←Select platform

ParsePages Method

Summary

Parses the objects such as text items (characters), images, rectangles, annotations, form fields, digital signatures, hyperlinks and fonts from one or more PDF pages

Syntax

Java

C++

public void ParsePages(  
   Leadtools.Pdf.PDFParsePagesOptions options, 
   int firstPageNumber, 
   int lastPageNumber 
)

Public Sub ParsePages( _ 
   ByVal options As Leadtools.Pdf.PDFParsePagesOptions, _ 
   ByVal firstPageNumber As Integer, _ 
   ByVal lastPageNumber As Integer _ 
)

public void parsePages(int pdfParsePagesOptions, int firstPageNumber, int lastPageNumber)

public: 
void ParsePages(  
   Leadtools.Pdf.PDFParsePagesOptions options, 
   int firstPageNumber, 
   int lastPageNumber 
)

Parameters

options
One or more PDFParsePagesOptions enumeration member that specify the types of objects to parse.

firstPageNumber
1-based index of the first page number to parse. Must be greater than or equal to 1 and less than or equal to the number of pages in the document.

lastPageNumber
1-based index of the last page number to parse. Must be greater than or equal to firstPageNumber and less than or equal to the number of pages in the document. Use the special value of -1 to represent the last page in the document.

Remarks

When a PDFDocument object is created, the pages of the PDF document are already parsed and populated in the PDFDocument.Pages collection. Each page may contain other objects such as text items (characters), images, rectangles and hyperlinks, annotations, form fields, digital signatures as well as the fonts used in these items. These items are not parsed automatically for performance reasons. Instead, you must call the ParsePages method with the page ranges you are interested in (or all pages) and type of items to parse.

Initially, the values of the PDFDocumentPage.Fonts, PDFDocumentPage.Objects, PDFDocumentPage.Hyperlinks, PDFDocumentPage.Annotations, PDFDocumentPage.FormFields and PDFDocumentPage.Signatures lists of each PDFDocumentPage will be set to null. When the ParsePages method is called, the corresponding list will be populated with the items found in the page.

You can parse any type of item you are interested in, this is done through the

options
One or more PDFParsePagesOptions enumeration member that specify the types of objects to parse.

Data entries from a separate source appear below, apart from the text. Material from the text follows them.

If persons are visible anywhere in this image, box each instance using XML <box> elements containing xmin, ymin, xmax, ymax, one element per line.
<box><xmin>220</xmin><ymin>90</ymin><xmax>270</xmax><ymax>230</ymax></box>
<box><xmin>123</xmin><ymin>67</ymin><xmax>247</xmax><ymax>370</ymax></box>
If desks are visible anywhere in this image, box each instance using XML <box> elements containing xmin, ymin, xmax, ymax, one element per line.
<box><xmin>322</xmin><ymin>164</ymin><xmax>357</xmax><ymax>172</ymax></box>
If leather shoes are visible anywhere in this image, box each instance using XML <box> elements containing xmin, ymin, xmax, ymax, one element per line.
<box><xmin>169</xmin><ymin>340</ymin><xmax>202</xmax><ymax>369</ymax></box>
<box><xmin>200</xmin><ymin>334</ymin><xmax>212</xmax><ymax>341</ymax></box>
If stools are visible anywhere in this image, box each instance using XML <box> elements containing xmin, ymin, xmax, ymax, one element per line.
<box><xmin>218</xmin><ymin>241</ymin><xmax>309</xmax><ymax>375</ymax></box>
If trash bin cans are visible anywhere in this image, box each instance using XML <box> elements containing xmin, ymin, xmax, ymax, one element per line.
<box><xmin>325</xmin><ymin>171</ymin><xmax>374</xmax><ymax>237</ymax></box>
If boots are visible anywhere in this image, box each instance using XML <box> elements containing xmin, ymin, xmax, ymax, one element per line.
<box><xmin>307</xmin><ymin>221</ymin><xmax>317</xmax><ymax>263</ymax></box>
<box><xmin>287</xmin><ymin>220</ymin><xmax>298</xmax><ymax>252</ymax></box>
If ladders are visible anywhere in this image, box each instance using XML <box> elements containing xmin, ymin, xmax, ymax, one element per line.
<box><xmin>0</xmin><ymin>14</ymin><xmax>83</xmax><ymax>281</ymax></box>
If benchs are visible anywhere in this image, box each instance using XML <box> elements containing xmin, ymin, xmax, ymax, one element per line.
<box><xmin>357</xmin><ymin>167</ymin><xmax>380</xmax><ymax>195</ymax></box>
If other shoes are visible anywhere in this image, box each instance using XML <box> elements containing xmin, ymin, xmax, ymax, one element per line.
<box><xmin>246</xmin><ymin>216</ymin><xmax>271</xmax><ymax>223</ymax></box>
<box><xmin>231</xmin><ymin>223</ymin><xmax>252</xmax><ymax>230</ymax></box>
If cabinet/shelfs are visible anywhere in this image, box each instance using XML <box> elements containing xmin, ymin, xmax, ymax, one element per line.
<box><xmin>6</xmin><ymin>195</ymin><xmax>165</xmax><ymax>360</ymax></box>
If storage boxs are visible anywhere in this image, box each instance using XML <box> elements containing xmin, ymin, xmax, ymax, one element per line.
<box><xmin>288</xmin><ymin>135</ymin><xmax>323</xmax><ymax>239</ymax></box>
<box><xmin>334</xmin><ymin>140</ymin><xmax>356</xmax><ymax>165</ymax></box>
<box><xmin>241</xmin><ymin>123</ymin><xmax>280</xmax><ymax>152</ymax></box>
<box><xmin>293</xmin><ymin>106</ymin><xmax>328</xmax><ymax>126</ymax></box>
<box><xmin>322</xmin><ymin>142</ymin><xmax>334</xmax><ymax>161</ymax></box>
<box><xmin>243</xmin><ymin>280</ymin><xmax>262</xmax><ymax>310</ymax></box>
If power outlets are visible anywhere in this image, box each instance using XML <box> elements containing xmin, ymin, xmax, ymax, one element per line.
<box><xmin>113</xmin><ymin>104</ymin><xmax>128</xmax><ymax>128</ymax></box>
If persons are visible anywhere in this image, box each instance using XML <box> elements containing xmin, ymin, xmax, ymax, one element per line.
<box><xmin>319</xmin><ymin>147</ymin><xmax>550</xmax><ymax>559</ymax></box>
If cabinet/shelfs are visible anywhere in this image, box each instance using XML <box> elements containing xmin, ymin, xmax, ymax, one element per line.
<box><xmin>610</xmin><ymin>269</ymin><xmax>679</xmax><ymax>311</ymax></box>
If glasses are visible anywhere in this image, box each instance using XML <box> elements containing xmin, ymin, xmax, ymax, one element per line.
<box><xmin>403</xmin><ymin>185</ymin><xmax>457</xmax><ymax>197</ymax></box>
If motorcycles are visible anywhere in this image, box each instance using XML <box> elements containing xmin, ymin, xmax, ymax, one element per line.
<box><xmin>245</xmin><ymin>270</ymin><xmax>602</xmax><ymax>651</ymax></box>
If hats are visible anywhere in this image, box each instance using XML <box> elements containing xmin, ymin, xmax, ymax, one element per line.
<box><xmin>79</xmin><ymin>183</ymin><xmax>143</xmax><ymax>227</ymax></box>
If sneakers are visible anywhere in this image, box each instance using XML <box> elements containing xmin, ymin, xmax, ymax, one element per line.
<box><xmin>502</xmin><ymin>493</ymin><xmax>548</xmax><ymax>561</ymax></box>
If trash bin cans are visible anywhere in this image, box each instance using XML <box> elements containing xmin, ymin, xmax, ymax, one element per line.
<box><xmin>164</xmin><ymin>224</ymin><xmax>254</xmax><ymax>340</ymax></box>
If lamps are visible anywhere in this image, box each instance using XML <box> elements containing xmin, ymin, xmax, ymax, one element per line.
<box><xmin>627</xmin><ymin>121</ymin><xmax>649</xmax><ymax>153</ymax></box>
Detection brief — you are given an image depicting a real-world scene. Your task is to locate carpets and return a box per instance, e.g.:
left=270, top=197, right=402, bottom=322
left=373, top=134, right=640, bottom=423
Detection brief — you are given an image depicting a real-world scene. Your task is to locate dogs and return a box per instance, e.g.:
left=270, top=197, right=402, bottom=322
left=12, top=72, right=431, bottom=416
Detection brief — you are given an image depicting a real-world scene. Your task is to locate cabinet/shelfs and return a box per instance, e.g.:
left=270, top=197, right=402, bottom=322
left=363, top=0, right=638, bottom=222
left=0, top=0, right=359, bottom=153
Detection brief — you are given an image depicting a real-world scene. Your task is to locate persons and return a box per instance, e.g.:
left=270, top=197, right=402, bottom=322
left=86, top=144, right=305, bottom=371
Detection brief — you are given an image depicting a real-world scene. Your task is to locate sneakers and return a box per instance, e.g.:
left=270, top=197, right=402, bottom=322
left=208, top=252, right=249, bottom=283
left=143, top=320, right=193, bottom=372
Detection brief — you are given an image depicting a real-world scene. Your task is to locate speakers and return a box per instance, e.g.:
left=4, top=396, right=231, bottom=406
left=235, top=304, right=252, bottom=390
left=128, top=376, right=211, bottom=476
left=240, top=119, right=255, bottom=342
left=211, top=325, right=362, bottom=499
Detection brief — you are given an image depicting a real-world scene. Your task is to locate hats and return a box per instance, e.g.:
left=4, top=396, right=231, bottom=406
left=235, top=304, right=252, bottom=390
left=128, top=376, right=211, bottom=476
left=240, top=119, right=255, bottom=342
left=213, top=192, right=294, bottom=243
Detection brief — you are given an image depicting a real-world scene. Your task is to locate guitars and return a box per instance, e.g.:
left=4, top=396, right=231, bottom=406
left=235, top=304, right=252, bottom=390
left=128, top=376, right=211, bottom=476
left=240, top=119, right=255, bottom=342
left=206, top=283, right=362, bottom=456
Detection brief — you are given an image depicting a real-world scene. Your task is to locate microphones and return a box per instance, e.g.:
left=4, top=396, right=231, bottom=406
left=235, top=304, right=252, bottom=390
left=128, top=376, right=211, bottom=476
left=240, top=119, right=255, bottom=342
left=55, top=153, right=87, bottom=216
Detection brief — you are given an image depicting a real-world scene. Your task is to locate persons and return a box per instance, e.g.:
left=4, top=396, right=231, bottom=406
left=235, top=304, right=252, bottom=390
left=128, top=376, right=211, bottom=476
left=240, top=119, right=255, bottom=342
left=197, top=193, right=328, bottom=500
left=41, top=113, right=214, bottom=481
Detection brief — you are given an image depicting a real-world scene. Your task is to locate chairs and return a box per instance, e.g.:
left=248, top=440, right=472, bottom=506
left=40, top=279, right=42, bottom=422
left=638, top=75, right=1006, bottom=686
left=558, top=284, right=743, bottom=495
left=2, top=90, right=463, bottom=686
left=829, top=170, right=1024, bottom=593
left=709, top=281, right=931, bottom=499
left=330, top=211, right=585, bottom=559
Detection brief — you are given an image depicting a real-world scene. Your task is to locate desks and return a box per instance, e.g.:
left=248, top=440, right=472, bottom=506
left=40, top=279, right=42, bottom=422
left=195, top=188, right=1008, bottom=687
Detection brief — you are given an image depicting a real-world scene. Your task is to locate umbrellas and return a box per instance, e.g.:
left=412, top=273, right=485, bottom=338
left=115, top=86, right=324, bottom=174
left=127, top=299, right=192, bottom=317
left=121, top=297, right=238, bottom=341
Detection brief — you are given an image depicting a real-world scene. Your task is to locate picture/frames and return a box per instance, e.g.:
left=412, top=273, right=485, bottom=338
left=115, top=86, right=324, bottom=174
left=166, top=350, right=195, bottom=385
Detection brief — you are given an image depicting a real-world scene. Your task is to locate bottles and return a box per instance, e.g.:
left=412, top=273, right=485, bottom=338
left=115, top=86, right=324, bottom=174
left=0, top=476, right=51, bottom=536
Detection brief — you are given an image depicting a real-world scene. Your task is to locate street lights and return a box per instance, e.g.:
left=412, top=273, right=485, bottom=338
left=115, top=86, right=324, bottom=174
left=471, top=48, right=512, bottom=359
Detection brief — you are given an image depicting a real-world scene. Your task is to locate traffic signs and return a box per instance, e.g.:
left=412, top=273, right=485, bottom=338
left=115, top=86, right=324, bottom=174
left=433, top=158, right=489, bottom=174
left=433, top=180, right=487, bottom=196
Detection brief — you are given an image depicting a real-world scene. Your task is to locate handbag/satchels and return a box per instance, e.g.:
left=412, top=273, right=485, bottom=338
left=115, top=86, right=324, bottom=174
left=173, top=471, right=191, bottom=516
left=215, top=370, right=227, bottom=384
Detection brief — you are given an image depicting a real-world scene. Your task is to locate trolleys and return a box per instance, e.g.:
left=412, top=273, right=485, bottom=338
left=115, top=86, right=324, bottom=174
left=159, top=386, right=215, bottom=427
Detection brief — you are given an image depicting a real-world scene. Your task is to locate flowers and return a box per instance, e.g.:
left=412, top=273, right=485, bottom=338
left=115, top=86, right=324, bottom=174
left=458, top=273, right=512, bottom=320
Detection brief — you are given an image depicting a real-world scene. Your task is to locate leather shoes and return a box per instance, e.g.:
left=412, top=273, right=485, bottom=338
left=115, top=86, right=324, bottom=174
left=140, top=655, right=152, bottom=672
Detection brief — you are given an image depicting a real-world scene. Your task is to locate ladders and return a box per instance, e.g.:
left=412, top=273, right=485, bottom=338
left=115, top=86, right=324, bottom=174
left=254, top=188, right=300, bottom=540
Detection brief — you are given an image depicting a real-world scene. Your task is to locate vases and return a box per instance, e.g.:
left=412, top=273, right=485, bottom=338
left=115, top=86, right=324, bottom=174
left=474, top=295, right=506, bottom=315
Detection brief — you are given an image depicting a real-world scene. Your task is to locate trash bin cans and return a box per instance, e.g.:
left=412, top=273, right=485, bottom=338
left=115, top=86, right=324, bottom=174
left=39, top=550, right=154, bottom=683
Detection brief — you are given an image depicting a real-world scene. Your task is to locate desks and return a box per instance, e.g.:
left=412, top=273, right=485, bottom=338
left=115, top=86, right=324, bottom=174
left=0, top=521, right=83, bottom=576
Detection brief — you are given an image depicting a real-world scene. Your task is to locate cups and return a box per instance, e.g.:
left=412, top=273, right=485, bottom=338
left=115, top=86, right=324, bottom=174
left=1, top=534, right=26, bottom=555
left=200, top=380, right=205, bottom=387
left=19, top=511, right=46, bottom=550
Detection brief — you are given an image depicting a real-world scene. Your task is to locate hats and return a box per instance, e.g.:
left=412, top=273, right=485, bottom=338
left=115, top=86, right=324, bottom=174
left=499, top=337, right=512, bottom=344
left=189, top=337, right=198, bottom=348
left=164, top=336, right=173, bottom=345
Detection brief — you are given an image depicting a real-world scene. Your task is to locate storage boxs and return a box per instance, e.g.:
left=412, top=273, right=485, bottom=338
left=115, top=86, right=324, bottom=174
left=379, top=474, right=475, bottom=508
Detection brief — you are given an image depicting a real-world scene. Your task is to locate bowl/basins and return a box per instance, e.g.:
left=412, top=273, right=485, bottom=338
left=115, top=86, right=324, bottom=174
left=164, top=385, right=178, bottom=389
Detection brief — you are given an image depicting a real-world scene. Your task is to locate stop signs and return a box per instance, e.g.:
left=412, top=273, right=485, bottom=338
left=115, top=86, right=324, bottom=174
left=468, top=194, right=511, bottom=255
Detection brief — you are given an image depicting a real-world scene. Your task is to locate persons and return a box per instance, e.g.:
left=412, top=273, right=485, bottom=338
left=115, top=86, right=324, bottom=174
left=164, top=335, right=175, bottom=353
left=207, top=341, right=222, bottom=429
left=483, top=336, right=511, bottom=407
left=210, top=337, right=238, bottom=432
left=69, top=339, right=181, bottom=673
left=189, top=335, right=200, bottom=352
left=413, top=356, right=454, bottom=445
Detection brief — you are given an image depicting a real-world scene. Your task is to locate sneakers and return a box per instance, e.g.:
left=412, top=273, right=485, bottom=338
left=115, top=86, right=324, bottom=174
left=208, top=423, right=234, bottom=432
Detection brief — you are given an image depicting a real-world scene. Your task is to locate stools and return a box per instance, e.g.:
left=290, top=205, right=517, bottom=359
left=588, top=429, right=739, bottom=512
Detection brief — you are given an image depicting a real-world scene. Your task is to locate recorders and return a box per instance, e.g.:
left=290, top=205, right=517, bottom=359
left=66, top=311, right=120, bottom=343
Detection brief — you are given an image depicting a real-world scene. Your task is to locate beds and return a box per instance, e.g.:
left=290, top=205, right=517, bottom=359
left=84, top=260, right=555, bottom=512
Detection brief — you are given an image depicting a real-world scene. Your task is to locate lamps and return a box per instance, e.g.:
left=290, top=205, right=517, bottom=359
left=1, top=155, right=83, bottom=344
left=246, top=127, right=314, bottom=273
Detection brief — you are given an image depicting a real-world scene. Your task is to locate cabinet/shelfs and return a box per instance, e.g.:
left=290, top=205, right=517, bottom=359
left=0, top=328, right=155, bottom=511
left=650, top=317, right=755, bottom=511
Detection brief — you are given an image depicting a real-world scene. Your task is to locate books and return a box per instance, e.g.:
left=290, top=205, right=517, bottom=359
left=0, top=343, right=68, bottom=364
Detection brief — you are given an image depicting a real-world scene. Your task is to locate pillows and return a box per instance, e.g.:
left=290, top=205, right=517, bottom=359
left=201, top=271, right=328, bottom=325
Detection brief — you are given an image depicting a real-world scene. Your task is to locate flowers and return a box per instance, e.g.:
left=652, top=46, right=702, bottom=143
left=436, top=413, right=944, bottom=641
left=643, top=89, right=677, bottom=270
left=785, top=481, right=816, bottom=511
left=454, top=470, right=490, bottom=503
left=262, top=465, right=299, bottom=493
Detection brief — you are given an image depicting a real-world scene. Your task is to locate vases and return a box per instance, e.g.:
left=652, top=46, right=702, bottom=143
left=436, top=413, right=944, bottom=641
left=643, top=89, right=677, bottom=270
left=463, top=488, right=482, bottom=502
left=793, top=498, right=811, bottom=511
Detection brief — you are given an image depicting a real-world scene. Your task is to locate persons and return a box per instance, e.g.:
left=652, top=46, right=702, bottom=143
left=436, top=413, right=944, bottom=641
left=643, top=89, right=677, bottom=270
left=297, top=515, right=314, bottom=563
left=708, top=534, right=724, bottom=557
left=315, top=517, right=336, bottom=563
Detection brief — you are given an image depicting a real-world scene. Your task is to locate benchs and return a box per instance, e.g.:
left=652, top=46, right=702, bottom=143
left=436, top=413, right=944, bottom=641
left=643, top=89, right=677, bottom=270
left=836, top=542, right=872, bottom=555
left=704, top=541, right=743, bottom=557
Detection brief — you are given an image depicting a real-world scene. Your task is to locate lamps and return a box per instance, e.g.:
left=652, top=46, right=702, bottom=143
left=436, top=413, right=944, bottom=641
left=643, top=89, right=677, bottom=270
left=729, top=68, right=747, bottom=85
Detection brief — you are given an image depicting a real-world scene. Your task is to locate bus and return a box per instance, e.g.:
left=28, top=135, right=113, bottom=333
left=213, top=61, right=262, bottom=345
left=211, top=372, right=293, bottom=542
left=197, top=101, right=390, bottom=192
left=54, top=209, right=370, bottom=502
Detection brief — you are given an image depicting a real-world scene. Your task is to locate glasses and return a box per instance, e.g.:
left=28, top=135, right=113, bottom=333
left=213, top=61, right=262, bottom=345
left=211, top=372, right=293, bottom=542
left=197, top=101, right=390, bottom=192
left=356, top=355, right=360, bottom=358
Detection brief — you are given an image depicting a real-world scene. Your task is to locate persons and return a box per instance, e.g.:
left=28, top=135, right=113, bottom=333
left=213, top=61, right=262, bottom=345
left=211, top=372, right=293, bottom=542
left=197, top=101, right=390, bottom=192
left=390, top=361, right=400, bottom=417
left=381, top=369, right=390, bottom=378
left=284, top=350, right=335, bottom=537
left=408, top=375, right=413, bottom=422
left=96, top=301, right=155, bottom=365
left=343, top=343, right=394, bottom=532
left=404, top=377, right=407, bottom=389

If PDFParsePagesOptions.Objects is specified, then the PDFDocumentPage.Objects collection will be populated with a PDFObject object for each object item found in the page. These items can be text (characters), images or rectangles. If there are no object items found in the page, then the PDFDocumentPage.Objects will be initialized with an empty collection (PDFDocumentPage.Objects.Count will be 0).
If PDFParsePagesOptions.Hyperlinks is specified, then the PDFDocumentPage.Hyperlinks collection will be populated with a PDFHyperlink object for each hyperlink item found in the page. If no hyperlinks are found in the page, PDFDocumentPage.Hyperlinks will be initialized with an empty collection (PDFDocumentPage.Hyperlinks.Count will be 0).
If PDFParsePagesOptions.Annotations is specified, then the PDFDocumentPage.Annotations collection will be populated with a PDFAnnotation object for each annotation item found in the page. If no annotations are found in the page, PDFDocumentPage.Annotations will be initialized with an empty collection (PDFDocumentPage.Annotations.Count will be 0).
If PDFParsePagesOptions.Fonts is specified, then the PDFDocumentPage.Fonts collection will be populated with a PDFFont object for each font item found in the page. If no fonts are found in the page, PDFDocumentPage.Fonts will be initialized with an empty collection (PDFDocumentPage.Fonts.Count will be 0).
If PDFParsePagesOptions.FormFields is specified, then the PDFDocumentPage.FormFields collection will be populated with a PDFFormField object for each form field item found in the page. If no form fields are found in the page, PDFDocumentPage.FormFields will be initialized with an empty collection (PDFDocumentPage.FormFields.Count will be 0).
If PDFParsePagesOptions.Signatures is specified, then the PDFDocumentPage.Signatures collection will be populated with a PDFSignature object for each digital signature item found in the page. If no signatures are found in the page, PDFDocumentPage.Signatures will be initialized with an empty collection (PDFDocumentPage.Signatures.Count will be 0).

A white space character such as a space or a tab are parsed by default and returned as individual objects. This behavior can be stopped by OR'ing the PDFParsePagesOptions.IgnoreWhiteSpaces enumeration member with PDFParsePagesOptions.Objects in the

options
One or more PDFParsePagesOptions enumeration member that specify the types of objects to parse.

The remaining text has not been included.